IN every nation of antiquity there have been persons claiming the power to make revelations regarding the present and the future. Certain heathen shrines were popularly known as oracles. In Greece, for example, was the Delphian Oracle. The priestess of this pagan shrine would give forth answers to people who sought supernatural guidance. Usually whatever oracles were issued were ambiguous and could be distorted to mean almost anything. Regardless of the outcome of some crisis, the oracle was worded in such a way that it would appear to be a revelation, notwithstanding circumstances. Not so was the situation in Israel.

Hundreds of times we are told that God spoke to Moses and Aaron and others of the prophets, who delivered to the people the messages received from the Almighty. There is a term that was frequently used, and that was accurately called an oracle of Jehovah. By use of this expression, special emphasis was laid upon the fact that it was a disclosure made by the Almighty.

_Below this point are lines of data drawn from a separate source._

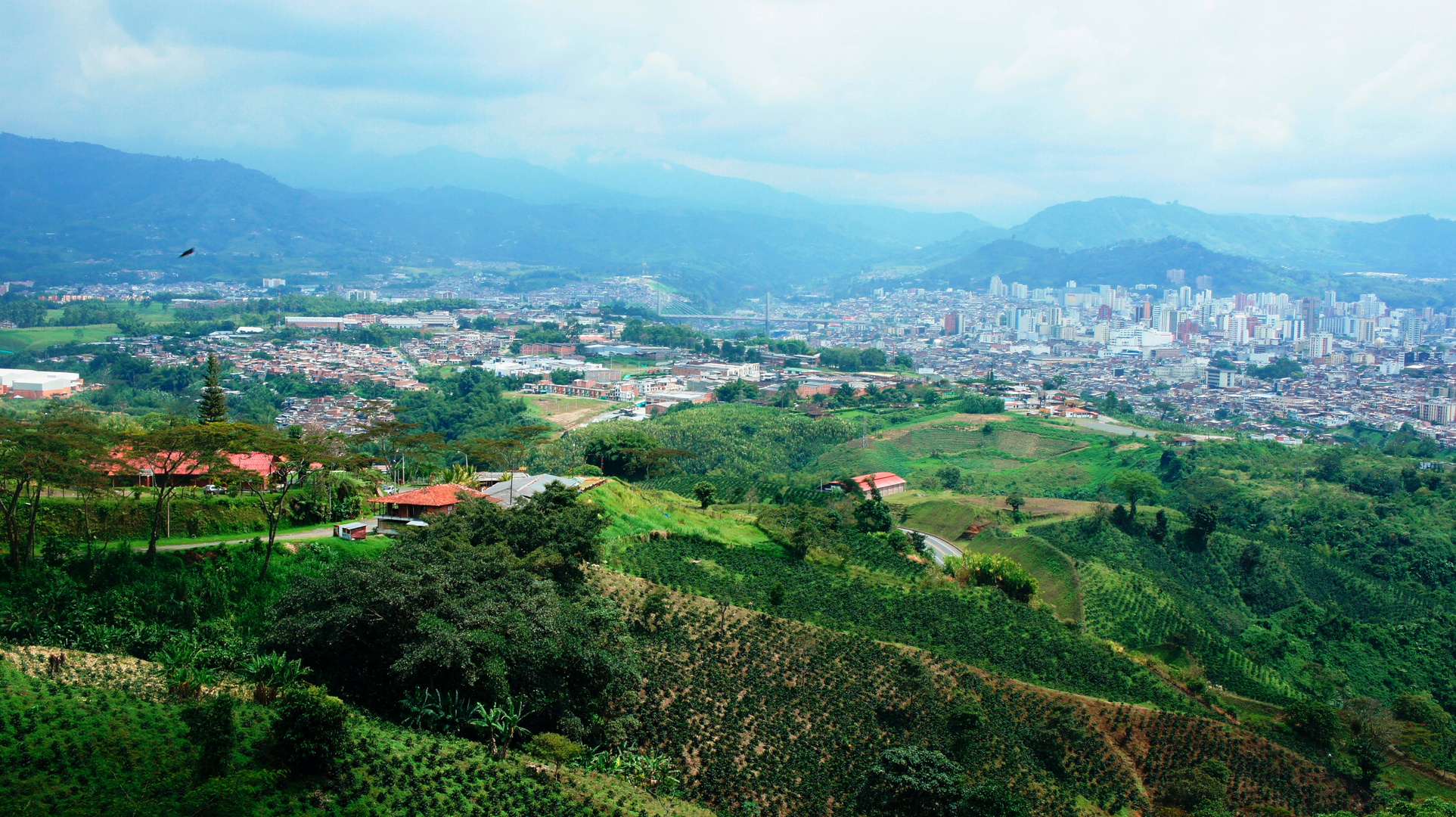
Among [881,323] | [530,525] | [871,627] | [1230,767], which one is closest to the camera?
[530,525]

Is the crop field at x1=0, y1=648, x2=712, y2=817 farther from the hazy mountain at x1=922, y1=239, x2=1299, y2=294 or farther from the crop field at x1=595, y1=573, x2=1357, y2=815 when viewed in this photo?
the hazy mountain at x1=922, y1=239, x2=1299, y2=294

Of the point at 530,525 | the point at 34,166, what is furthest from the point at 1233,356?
the point at 34,166

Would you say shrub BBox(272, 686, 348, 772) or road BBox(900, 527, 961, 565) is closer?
shrub BBox(272, 686, 348, 772)

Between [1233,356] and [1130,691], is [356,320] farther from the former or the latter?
[1233,356]

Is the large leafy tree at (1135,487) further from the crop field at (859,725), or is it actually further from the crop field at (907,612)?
the crop field at (859,725)

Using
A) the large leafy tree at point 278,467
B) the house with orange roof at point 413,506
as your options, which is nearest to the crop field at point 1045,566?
the house with orange roof at point 413,506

In Genesis 3:14,15 appears a reference to two outstanding events connected with the Redeemer. He is spoken of as "the seed of the woman." Without doubt this passage is a veiled reference to the miraculous conception and virgin birth of the world Redeemer. But the same Scripture tells of a conflict that will come to pass between Him and another who is called "the seed of the serpent." In this titanic struggle the seed of the woman will be victorious. Here one sees a dim, yet distinct, reflection of the two comings of the world Redeemer. His first advent—as the seed of the woman—is His coming into the world by miraculous conception and virgin birth; the second advent, which is also here indicated, culminates in the great conflict in which He will be triumphant over the seed of the serpent. As to how much time intervenes between these two appearances of Messiah, the passage does not reveal, but one can be quite certain that two comings are indicated here. He is on the solid rock of revealed truth when he thus interprets the passage.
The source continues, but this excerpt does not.